Patient gao, 28 years old, mental retardation, hair yellow, skin white, body fluid, urine has pungent smell, naked eye hematuria, wash meat water sample, accompanied by a little foam urine, not accompanied by frequency, urgency, urine pain, urinary line interruption, micturition difficulty. The clinical diagnosis is suspected to be phenylketonuria (PKU).His wife, with a normal phenotype, had been married for two years and was desperate to have a healthy baby.

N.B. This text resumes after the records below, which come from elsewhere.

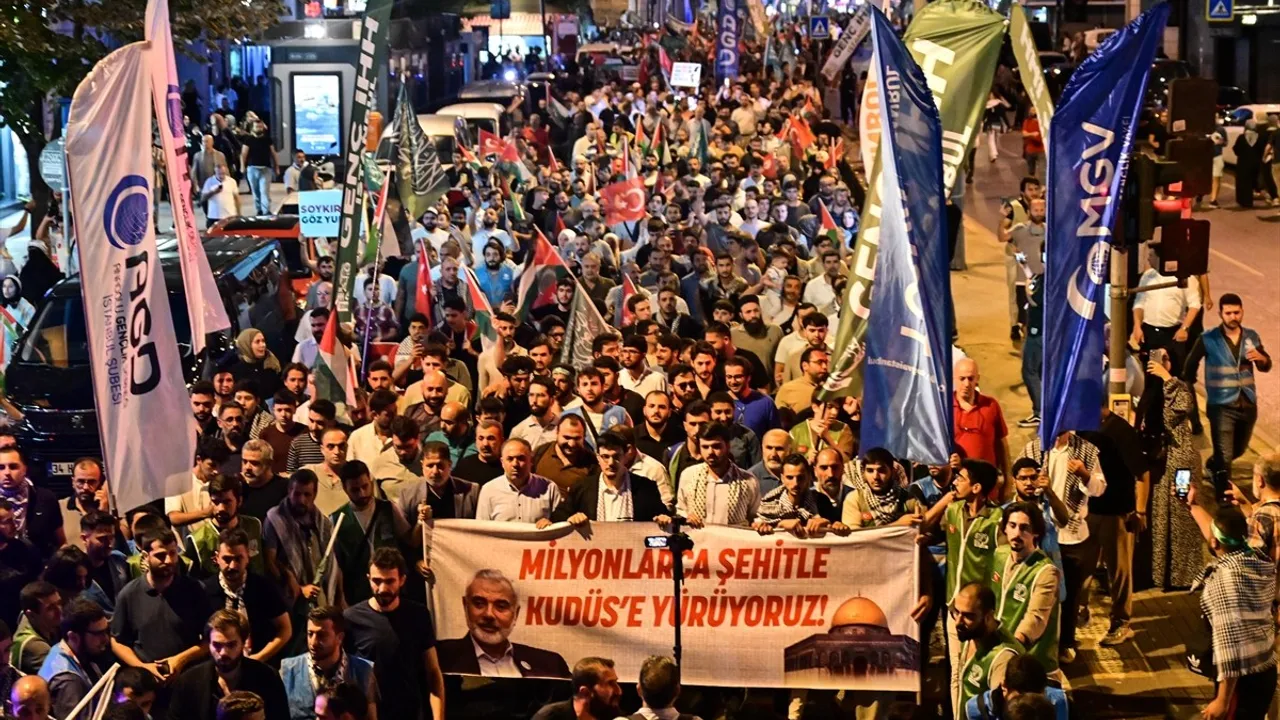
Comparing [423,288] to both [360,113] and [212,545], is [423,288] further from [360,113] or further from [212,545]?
[212,545]

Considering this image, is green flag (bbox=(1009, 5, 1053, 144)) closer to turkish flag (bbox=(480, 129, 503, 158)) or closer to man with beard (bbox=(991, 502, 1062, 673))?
man with beard (bbox=(991, 502, 1062, 673))

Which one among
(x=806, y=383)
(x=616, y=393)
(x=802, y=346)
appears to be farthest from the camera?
(x=802, y=346)

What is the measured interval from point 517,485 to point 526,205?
1451 cm

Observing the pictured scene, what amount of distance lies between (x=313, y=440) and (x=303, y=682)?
333cm

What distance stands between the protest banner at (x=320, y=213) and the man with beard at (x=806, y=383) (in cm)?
807

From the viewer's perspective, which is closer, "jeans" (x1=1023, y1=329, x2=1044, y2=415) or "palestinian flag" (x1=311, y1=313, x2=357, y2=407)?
"palestinian flag" (x1=311, y1=313, x2=357, y2=407)

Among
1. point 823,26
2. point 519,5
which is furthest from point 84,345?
point 519,5

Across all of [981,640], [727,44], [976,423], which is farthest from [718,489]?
[727,44]

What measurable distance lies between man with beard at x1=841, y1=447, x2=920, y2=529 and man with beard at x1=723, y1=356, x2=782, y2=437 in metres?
2.22

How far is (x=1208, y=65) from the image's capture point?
53.2m

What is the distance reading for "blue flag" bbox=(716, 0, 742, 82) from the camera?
45.2 metres

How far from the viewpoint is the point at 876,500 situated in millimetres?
10219

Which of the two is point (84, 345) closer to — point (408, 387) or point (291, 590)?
point (408, 387)

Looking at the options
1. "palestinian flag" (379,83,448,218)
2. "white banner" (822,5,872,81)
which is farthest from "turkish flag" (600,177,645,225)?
"white banner" (822,5,872,81)
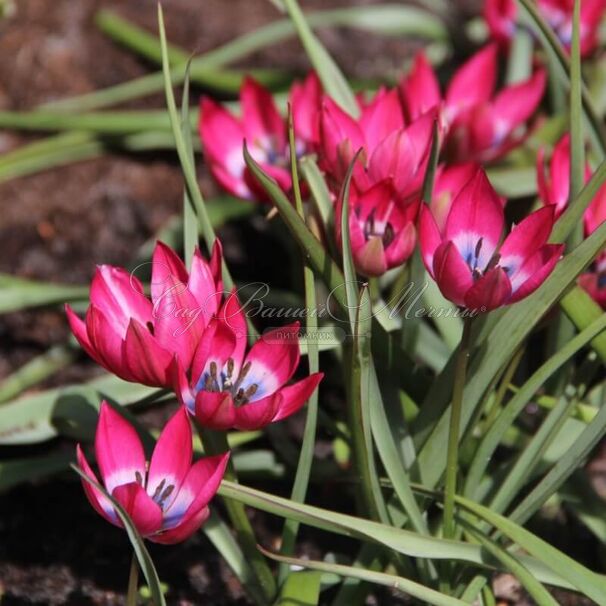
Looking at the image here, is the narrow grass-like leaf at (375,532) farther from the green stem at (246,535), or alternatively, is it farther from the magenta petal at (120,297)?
the magenta petal at (120,297)

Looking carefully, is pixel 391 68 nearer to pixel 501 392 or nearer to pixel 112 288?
pixel 501 392

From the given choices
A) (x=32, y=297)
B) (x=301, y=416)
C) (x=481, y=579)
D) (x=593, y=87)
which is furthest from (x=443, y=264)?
(x=593, y=87)

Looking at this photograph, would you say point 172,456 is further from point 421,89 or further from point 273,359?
point 421,89

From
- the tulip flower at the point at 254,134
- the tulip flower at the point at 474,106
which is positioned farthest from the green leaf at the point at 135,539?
the tulip flower at the point at 474,106

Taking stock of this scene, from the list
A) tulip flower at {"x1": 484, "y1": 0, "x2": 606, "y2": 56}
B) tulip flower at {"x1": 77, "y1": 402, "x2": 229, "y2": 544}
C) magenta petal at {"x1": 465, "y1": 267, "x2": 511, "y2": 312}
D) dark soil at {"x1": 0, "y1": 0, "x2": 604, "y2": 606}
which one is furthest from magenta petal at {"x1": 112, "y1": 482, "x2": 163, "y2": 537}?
tulip flower at {"x1": 484, "y1": 0, "x2": 606, "y2": 56}

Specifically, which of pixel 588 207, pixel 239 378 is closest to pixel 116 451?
pixel 239 378

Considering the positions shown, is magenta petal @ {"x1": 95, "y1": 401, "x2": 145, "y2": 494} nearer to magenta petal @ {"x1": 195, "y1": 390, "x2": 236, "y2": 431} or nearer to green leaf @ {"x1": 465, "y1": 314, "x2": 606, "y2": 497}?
magenta petal @ {"x1": 195, "y1": 390, "x2": 236, "y2": 431}
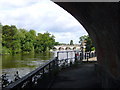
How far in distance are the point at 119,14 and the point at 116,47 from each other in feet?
2.29

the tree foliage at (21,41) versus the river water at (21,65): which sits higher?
the tree foliage at (21,41)

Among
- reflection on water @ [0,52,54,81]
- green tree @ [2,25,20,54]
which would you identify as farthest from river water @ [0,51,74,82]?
green tree @ [2,25,20,54]

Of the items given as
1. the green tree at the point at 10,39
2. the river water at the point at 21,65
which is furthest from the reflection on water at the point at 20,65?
the green tree at the point at 10,39

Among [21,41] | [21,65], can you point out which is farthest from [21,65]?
[21,41]

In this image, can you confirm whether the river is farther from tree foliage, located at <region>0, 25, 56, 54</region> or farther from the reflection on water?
tree foliage, located at <region>0, 25, 56, 54</region>

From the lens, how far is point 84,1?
4.23 meters

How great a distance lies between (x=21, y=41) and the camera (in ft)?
283

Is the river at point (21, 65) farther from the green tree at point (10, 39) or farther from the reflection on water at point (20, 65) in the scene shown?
the green tree at point (10, 39)

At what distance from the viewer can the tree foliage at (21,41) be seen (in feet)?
254

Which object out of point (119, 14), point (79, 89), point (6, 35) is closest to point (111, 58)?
point (119, 14)

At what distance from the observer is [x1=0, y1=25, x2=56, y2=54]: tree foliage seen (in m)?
77.3

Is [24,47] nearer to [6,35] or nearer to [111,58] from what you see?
[6,35]

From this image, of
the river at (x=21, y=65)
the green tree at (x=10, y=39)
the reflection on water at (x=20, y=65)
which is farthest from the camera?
the green tree at (x=10, y=39)

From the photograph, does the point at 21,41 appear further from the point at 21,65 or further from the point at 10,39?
the point at 21,65
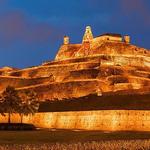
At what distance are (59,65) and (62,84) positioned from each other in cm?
1604

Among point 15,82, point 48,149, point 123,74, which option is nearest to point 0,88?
point 15,82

Since phenylketouria is an autosomal recessive genetic disease, the doctor advised the patient to find the cause by genetic and metabolic disease gene test, the results showed that the patient carried PAH gene p. The disease associated with this gene in OMIM database is phenylketonuria, and its clinical manifestations are microcephaly, mental retardation, obsessive-compulsive disorder, depression, anxiety, hyperphenylalanine, phenylpyruvemia, etc. The above two mutations were proved to be compound heterozygous ones. Since the patient wants to have a healthy baby, it is recommended that his wife also undergo genetic testing to assess the couple's risk of having children with the disease. Results the wife showed no PAH gene mutation. After adequate communication and genetic counseling, the couple decided to conceive naturally and make timely prenatal diagnosis to ensure a healthy baby.